Visual spatial reasoning items
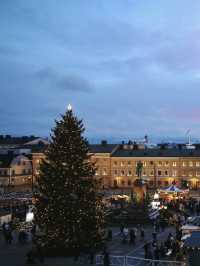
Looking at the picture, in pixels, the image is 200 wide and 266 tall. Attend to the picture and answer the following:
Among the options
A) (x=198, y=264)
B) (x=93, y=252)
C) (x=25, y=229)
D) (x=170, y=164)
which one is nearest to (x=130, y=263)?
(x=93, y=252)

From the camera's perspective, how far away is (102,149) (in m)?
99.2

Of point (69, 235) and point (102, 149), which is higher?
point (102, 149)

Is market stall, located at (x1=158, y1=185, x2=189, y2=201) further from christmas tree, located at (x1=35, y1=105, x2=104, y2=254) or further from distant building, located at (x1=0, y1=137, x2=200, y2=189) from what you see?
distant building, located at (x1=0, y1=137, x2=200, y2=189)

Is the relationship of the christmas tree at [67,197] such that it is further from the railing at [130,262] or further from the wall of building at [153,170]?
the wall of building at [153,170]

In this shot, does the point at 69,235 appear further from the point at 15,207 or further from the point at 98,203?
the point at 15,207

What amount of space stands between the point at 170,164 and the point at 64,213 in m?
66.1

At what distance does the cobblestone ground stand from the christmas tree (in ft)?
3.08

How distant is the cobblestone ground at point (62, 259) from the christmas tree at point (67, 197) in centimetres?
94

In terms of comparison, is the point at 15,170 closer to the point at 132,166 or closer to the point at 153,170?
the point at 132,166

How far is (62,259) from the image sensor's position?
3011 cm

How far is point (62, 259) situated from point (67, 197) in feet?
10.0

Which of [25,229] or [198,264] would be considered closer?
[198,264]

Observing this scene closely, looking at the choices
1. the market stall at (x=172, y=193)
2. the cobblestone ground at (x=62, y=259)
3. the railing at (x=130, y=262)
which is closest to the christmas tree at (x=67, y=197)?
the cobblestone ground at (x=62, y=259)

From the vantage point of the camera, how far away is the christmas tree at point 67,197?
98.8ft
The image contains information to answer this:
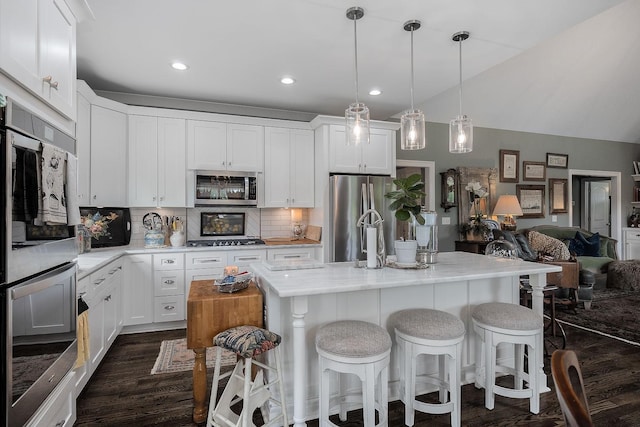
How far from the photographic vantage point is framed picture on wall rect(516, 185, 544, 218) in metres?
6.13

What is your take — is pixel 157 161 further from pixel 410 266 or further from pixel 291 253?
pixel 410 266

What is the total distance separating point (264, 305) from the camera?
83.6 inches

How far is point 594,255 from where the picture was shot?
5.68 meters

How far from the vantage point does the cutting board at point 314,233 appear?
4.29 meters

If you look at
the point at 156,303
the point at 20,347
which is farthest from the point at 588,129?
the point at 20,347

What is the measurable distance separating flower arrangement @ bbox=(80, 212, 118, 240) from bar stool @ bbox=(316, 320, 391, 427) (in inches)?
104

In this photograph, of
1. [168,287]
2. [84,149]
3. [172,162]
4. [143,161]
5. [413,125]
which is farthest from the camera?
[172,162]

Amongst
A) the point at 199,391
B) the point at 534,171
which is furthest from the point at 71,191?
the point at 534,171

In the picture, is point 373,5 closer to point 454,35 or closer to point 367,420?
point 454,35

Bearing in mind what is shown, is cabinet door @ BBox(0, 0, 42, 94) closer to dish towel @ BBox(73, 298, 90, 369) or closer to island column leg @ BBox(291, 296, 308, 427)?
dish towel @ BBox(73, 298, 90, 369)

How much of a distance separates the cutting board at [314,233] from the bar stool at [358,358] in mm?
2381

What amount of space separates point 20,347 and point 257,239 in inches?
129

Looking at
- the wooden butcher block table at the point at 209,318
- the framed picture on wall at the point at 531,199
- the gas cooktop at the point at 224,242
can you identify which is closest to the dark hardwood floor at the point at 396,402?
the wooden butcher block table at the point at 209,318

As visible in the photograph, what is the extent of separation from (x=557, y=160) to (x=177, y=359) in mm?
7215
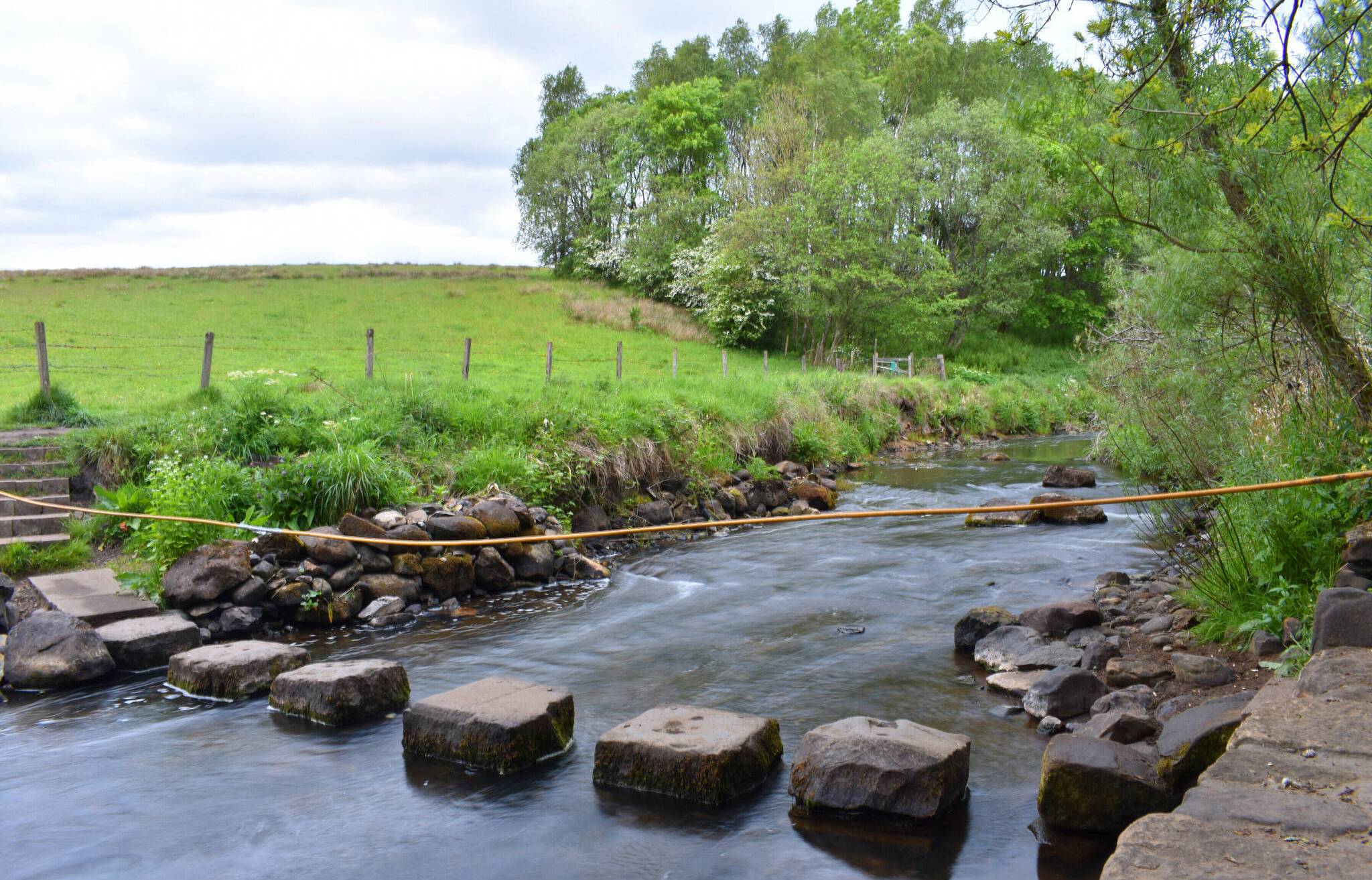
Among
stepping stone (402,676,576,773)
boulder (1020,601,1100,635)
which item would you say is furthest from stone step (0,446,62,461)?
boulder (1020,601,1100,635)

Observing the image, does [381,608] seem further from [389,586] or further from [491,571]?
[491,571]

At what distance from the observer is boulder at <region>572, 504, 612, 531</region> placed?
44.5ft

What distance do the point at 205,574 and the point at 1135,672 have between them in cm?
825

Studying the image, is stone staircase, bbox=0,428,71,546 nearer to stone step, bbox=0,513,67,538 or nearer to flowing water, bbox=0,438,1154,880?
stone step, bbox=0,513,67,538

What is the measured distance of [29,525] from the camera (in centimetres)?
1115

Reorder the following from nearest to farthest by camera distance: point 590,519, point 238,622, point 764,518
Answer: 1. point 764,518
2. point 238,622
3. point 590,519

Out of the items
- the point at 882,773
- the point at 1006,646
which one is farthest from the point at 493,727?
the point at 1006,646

==

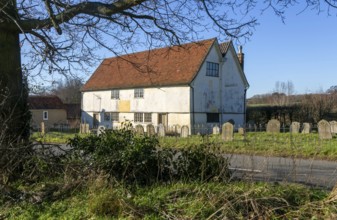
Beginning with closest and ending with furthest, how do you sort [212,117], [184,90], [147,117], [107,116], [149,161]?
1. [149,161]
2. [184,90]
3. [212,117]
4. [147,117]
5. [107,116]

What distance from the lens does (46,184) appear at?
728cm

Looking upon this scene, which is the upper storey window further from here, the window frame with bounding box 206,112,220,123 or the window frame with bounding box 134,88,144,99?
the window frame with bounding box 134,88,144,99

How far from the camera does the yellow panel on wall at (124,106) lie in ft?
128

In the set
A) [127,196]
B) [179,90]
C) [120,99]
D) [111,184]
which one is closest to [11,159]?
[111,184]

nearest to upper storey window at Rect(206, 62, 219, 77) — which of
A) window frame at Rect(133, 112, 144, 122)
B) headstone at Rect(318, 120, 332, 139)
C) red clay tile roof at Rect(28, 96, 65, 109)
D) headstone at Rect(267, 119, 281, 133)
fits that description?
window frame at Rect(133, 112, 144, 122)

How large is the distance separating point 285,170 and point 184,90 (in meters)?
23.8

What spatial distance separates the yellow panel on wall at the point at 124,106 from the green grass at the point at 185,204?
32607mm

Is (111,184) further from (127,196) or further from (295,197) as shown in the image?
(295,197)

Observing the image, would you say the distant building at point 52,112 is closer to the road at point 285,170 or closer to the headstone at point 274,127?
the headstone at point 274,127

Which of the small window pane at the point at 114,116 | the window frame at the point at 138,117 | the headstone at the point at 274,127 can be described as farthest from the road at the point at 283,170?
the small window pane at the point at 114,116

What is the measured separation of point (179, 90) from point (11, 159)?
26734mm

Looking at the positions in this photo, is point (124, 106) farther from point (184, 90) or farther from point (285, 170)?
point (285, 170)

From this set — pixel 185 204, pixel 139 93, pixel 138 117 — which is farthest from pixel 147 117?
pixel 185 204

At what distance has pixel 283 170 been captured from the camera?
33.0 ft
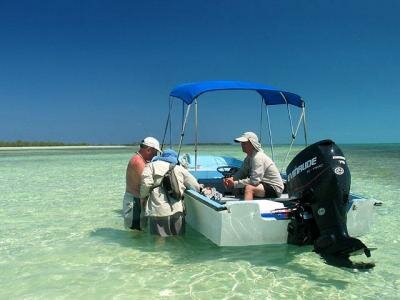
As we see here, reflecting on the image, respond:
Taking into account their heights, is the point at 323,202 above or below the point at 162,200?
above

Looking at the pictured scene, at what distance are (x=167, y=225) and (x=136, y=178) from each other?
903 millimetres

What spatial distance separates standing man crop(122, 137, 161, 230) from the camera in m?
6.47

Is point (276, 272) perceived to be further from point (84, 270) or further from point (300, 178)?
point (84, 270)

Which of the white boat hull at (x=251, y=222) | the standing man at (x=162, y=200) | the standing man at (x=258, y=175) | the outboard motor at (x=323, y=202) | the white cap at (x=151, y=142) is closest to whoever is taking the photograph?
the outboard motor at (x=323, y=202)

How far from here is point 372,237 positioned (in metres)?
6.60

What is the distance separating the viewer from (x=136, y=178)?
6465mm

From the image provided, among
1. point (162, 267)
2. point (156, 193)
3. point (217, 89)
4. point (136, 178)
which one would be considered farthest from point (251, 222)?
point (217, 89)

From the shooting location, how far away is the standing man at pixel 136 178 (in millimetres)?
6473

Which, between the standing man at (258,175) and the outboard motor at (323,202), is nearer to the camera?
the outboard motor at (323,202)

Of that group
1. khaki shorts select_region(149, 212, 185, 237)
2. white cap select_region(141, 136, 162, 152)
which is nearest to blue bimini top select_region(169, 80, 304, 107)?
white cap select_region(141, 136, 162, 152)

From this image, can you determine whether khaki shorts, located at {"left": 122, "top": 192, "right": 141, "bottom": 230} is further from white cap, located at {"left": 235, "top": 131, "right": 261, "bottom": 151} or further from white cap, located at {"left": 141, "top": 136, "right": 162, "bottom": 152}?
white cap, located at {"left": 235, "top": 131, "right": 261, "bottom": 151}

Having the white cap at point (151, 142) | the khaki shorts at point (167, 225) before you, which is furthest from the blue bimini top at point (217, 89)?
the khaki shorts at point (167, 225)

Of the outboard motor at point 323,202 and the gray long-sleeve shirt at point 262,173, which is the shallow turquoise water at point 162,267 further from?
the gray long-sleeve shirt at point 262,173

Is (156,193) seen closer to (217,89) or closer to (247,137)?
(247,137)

◆ What the task asks
Locate every line in the entries above that contains the string "separating", and copy each such line.

◆ Solution
What is the total distance separating point (264, 305) from the camera?
What is the measurable distance separating flower arrangement @ bbox=(80, 212, 118, 240) from bar stool @ bbox=(316, 320, 391, 427) (in inches)?
How large is the distance separating point 285,170 and point 184,90 (in meters)?
What is the distance separating the viewer from (x=136, y=178)?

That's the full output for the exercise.